**DATA:**
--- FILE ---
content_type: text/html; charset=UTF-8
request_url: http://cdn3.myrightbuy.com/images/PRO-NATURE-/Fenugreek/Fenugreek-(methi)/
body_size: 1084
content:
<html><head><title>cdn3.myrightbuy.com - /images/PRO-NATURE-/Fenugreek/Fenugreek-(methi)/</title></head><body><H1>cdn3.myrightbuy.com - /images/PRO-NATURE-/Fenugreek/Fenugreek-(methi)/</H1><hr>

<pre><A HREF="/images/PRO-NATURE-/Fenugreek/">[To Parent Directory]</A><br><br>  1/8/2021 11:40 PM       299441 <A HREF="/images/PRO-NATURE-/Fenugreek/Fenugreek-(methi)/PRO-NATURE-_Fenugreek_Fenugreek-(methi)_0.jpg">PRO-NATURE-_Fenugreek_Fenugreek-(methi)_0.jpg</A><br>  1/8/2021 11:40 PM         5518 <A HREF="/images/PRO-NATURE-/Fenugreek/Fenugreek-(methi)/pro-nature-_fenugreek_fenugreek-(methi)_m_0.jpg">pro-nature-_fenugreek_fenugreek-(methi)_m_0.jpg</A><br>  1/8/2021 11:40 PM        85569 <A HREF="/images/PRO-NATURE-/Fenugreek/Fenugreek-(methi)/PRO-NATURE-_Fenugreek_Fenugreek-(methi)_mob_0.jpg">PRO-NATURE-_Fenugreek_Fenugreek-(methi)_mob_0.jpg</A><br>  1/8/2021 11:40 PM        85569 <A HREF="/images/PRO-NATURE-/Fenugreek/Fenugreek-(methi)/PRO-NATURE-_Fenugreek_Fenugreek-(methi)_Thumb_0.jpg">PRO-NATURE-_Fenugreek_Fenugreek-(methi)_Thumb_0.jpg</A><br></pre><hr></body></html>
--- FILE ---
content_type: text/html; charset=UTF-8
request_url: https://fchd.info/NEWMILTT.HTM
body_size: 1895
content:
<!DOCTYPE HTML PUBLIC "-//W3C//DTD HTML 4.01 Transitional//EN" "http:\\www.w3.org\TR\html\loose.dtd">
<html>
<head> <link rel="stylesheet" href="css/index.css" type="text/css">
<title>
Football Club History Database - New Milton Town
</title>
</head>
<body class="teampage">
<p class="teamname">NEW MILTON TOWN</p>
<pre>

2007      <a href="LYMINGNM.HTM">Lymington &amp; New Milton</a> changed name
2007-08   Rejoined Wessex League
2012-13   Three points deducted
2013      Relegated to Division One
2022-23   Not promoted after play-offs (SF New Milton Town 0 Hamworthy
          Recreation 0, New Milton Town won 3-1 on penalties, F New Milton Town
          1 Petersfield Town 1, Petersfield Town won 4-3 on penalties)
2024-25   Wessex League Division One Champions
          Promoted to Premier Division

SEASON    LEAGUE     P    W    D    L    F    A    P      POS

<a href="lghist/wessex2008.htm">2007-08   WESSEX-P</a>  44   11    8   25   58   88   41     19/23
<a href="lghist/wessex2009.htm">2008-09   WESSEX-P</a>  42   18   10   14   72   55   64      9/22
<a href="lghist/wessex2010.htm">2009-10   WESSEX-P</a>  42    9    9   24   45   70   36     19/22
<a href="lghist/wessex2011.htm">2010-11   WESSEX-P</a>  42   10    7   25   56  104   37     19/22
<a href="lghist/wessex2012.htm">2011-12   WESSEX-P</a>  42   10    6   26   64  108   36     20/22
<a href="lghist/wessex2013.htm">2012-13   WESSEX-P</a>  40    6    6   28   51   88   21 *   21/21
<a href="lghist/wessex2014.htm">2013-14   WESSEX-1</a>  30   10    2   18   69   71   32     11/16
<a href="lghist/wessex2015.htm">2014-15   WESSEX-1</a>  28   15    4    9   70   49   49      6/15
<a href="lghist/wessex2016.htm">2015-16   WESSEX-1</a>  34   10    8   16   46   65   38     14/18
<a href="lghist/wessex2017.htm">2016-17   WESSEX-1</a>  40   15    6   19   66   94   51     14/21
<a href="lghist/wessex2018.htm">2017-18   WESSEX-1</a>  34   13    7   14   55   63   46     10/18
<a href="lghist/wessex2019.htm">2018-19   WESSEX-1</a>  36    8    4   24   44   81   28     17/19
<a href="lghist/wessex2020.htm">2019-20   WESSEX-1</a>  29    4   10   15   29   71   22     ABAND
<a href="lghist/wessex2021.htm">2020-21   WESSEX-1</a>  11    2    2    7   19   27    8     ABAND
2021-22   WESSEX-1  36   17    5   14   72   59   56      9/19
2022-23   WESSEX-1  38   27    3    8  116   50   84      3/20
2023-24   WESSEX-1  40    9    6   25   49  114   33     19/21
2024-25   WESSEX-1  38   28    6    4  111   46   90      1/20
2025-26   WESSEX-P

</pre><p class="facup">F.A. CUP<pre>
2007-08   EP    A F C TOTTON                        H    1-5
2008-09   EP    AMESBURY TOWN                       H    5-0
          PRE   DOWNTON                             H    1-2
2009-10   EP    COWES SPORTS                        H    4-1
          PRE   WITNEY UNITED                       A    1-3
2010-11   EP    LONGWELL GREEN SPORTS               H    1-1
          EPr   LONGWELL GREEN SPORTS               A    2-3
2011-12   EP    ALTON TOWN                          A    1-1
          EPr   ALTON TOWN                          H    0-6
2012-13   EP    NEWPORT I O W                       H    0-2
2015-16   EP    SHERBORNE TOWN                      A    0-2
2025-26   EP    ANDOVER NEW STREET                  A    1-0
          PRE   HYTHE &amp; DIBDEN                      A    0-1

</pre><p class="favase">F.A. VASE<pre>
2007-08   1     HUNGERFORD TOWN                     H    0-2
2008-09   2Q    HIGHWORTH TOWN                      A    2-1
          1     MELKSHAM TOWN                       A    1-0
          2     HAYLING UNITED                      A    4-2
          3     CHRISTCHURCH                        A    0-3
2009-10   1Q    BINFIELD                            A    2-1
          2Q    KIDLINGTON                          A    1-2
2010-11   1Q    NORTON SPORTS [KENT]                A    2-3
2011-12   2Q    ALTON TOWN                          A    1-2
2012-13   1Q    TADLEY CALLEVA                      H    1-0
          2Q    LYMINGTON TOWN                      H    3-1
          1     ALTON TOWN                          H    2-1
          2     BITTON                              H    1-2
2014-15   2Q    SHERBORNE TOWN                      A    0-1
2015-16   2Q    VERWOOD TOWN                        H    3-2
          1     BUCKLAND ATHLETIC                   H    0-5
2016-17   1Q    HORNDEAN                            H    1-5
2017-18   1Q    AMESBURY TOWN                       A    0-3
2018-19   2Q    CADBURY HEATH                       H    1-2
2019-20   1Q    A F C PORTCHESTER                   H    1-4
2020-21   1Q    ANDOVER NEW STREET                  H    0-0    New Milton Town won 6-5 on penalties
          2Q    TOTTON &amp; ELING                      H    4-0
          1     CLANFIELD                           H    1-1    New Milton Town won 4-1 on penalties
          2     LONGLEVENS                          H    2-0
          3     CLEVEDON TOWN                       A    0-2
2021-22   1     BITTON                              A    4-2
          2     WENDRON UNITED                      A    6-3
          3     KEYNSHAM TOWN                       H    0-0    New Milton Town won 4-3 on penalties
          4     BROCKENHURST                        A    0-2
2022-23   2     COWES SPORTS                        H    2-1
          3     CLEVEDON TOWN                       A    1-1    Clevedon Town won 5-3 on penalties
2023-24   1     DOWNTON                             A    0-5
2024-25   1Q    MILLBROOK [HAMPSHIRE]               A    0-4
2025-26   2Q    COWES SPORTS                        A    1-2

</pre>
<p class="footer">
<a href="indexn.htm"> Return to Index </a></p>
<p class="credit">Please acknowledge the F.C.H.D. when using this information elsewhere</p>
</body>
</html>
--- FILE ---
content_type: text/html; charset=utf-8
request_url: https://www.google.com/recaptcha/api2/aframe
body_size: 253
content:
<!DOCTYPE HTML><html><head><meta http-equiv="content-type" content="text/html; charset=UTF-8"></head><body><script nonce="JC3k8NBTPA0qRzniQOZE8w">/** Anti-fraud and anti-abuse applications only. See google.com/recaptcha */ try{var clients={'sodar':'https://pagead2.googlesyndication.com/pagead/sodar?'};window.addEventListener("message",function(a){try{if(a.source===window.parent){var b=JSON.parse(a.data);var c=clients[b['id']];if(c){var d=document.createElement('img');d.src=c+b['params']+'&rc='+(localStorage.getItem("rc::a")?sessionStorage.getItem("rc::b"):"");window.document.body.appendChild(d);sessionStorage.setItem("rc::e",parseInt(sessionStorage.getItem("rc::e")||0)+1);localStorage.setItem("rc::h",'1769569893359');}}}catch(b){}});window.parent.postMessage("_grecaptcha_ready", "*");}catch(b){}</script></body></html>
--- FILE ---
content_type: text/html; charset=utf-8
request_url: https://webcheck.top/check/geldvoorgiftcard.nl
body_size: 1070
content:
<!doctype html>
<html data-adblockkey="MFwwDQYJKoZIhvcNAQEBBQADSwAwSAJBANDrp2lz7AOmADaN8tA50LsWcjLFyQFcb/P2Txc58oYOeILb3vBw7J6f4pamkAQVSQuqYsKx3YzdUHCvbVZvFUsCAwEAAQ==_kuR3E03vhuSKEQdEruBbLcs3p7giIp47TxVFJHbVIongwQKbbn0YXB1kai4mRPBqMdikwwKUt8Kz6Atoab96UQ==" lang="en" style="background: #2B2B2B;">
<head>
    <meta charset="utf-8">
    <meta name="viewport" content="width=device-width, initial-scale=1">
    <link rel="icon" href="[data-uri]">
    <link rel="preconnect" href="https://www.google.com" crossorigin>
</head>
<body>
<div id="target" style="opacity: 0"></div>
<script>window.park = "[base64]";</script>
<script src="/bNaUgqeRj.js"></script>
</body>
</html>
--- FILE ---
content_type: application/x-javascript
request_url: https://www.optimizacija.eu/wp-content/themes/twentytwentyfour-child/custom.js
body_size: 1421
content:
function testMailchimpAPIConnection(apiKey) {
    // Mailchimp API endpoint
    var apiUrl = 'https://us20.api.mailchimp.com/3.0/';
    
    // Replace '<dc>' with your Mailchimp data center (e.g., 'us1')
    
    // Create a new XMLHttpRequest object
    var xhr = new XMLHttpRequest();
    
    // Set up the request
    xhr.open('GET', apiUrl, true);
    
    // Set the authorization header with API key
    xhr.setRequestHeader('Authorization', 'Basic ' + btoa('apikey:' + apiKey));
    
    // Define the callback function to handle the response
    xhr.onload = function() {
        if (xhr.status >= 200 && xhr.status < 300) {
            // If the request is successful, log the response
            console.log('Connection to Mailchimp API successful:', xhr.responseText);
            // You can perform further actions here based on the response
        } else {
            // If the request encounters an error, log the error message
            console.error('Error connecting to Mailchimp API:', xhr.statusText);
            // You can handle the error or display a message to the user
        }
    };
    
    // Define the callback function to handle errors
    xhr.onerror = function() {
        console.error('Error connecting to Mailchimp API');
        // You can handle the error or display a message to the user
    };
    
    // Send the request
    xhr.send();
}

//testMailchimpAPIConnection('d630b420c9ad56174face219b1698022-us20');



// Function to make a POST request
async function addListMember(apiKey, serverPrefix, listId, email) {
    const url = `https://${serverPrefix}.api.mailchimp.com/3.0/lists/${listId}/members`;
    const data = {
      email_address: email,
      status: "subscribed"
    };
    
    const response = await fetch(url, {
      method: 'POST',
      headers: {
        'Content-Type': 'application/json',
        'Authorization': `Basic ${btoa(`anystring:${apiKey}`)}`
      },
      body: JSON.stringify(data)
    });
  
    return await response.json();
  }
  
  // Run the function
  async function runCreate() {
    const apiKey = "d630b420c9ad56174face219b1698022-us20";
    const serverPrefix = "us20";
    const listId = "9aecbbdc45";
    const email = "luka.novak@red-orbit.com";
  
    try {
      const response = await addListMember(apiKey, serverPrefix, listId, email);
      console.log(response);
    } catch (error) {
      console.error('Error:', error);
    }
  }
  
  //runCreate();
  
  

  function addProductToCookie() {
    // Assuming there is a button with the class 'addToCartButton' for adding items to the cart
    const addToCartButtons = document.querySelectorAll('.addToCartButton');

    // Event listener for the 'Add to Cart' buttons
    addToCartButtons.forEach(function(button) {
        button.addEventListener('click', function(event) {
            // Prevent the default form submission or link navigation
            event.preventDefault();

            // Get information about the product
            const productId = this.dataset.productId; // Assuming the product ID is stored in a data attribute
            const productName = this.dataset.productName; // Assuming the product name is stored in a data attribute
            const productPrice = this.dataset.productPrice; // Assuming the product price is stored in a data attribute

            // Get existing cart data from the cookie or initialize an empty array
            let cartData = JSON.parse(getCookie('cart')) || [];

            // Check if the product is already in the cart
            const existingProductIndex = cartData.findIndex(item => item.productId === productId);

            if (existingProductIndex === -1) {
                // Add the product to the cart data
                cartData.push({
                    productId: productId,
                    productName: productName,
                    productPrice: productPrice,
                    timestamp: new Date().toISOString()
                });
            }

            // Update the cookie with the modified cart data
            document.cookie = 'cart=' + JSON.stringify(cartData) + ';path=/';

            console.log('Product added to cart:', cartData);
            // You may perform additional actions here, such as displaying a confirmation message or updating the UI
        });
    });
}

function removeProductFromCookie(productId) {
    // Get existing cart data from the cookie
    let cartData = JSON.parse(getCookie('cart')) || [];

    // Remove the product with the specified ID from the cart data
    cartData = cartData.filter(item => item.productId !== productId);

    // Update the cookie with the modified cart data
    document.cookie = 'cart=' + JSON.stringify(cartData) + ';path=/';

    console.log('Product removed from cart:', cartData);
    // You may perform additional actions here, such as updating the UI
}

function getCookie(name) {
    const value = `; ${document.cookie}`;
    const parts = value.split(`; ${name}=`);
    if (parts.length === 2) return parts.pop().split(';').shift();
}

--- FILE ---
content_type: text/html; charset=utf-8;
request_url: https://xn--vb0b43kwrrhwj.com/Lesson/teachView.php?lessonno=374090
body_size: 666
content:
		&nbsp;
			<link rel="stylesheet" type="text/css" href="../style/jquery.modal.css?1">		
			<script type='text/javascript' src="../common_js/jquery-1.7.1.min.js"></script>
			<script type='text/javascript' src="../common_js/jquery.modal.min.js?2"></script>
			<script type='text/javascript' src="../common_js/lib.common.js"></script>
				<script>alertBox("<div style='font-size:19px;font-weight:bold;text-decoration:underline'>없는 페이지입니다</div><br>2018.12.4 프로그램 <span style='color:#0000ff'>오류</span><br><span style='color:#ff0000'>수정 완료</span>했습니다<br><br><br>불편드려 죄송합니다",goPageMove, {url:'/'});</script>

**WORK TASK:**
Return, exactly as they stand, the lines from the start of the records above through the line with "1 Petersfield Town", both ends included, and no other lines.

**EXERCISE SOLUTION:**
--- FILE ---
content_type: text/html; charset=UTF-8
request_url: http://cdn3.myrightbuy.com/images/PRO-NATURE-/Fenugreek/Fenugreek-(methi)/
body_size: 1084
content:
<html><head><title>cdn3.myrightbuy.com - /images/PRO-NATURE-/Fenugreek/Fenugreek-(methi)/</title></head><body><H1>cdn3.myrightbuy.com - /images/PRO-NATURE-/Fenugreek/Fenugreek-(methi)/</H1><hr>

<pre><A HREF="/images/PRO-NATURE-/Fenugreek/">[To Parent Directory]</A><br><br>  1/8/2021 11:40 PM       299441 <A HREF="/images/PRO-NATURE-/Fenugreek/Fenugreek-(methi)/PRO-NATURE-_Fenugreek_Fenugreek-(methi)_0.jpg">PRO-NATURE-_Fenugreek_Fenugreek-(methi)_0.jpg</A><br>  1/8/2021 11:40 PM         5518 <A HREF="/images/PRO-NATURE-/Fenugreek/Fenugreek-(methi)/pro-nature-_fenugreek_fenugreek-(methi)_m_0.jpg">pro-nature-_fenugreek_fenugreek-(methi)_m_0.jpg</A><br>  1/8/2021 11:40 PM        85569 <A HREF="/images/PRO-NATURE-/Fenugreek/Fenugreek-(methi)/PRO-NATURE-_Fenugreek_Fenugreek-(methi)_mob_0.jpg">PRO-NATURE-_Fenugreek_Fenugreek-(methi)_mob_0.jpg</A><br>  1/8/2021 11:40 PM        85569 <A HREF="/images/PRO-NATURE-/Fenugreek/Fenugreek-(methi)/PRO-NATURE-_Fenugreek_Fenugreek-(methi)_Thumb_0.jpg">PRO-NATURE-_Fenugreek_Fenugreek-(methi)_Thumb_0.jpg</A><br></pre><hr></body></html>
--- FILE ---
content_type: text/html; charset=UTF-8
request_url: https://fchd.info/NEWMILTT.HTM
body_size: 1895
content:
<!DOCTYPE HTML PUBLIC "-//W3C//DTD HTML 4.01 Transitional//EN" "http:\\www.w3.org\TR\html\loose.dtd">
<html>
<head> <link rel="stylesheet" href="css/index.css" type="text/css">
<title>
Football Club History Database - New Milton Town
</title>
</head>
<body class="teampage">
<p class="teamname">NEW MILTON TOWN</p>
<pre>

2007      <a href="LYMINGNM.HTM">Lymington &amp; New Milton</a> changed name
2007-08   Rejoined Wessex League
2012-13   Three points deducted
2013      Relegated to Division One
2022-23   Not promoted after play-offs (SF New Milton Town 0 Hamworthy
          Recreation 0, New Milton Town won 3-1 on penalties, F New Milton Town
          1 Petersfield Town 1, Petersfield Town won 4-3 on penalties)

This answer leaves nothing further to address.